Just a quick follow up to Grady's post.
Sports are emotional. We get that. But the blaming that came out during the game thread, in the postgame thread, and on other sites is perhaps my least favorite thing about sports. I think it's just because I always try to be a forward-thinking guy. While blaming someone for an outcome accomplishes little, asking questions about what we can learn from it holds great promise.
But if you still find yourself in the camp that's inclined to blame the coach for last night's collapse, I offer the following analysis from the state's best beat reporter who actually, you know, saw the game:
Blaming this loss on coaching is missing the point. That would be clearer if you had been able to see it. This wasn’t a situation in which a team with a big lead was told to slow it down, milk the clock, play not-to-lose. Quite the contrary. Sure, WSU coach Ken Bone wanted the Cougars to be patient offensively – all game long – and with good reason. Stanford isn’t a very good defensive team. Good shots, easy looks, open lanes, they all would present themselves if WSU took its time. And those opportunities were there in both halves.
But as the game tightened up, so did the Cougars. DeAngelo Casto said it perfectly in the hallway near the locker room after the game: "The offense we were running, I mean, I don’t think the offense changed, we changed as a team. We tried to just shoot (jumpers) a lot."

*STORED DATA*:
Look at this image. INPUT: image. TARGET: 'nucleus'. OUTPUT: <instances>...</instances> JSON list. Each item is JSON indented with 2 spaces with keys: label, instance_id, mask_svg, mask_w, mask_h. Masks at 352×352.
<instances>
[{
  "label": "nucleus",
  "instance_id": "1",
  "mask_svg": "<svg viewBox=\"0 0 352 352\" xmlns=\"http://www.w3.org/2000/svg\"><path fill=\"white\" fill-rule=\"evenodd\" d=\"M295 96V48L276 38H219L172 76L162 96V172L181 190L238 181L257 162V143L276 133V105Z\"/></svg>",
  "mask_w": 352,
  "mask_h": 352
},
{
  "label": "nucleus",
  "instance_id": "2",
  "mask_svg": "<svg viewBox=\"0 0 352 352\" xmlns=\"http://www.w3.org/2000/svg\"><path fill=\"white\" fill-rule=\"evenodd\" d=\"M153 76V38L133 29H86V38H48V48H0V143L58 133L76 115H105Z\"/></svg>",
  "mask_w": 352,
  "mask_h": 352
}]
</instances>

*EXERCISES TO COMPLETE*:
A – Copy the stretch of the post on the Cougars' loss to Stanford from "Just a quick" through "holds great promise.", word for word.
B – Pick up the post on the Cougars' loss to Stanford after its last sentence and continue it.

*ANSWER LIST*:
A –
Just a quick follow up to Grady's post.
Sports are emotional. We get that. But the blaming that came out during the game thread, in the postgame thread, and on other sites is perhaps my least favorite thing about sports. I think it's just because I always try to be a forward-thinking guy. While blaming someone for an outcome accomplishes little, asking questions about what we can learn from it holds great promise.

B –
As I said in the postgame thread, I just generally think a coach's impact on any individual game is overstated. I mean, the players are the ones who decided when and how they were going to shoot, the players are the ones who missed the shots, and the players are the ones who screwed up the defensive assignment on the final possession.
Case in point: Ken Bone has emphasized getting to the line all year long, to the point where we're the 18th-best team in the country at doing so. Did Bone just suddenly tell his guys to stop driving and shoot jumpers? More likely, they just decided they were going to do what they were going to do as Bone watched helplessly from the sideline.
To further underscore my point, if you don't believe Grippi and want to continue to hang on to the idea Bone slowed the game down in the second half with the lead, there's this:
FIRST HALF Poss: | 32 | SECOND HALF Poss: | 31 | |||||
OFF | DEF | OFF | DEF | |||||
Efficiency | 100.3 | 54.7 | Efficiency | 78.5 | 131.9 | |||
EFG% | 51.8% | 38.1% | EFG% | 40.7% | 76.3% | |||
OR% | 14.3% | 17.6% | OR% | 28.6% | 22.2% | |||
TO% | 15.2% | 33.4% | TO% | 18.8% | 18.8% | |||
FTRoff | 14.3% | 28.6% | FTRoff | 11.1% | 84.2% |
One fewer possession in the second half is so small so as to be insignificant. This game was just slow all around -- even as we ran out to the big lead in the first half.
Sometimes you can credit a coach for drawing up a singular brilliant play, or for making a tactical change at just the right time, but you'll almost never be able to convince me that a team won or lost a game based solely on a move that a coach did -- or did not -- make. The most brilliantly designed game plan only works if the players execute. (What's that thing Jim Walden and a lot of coaches like to say?)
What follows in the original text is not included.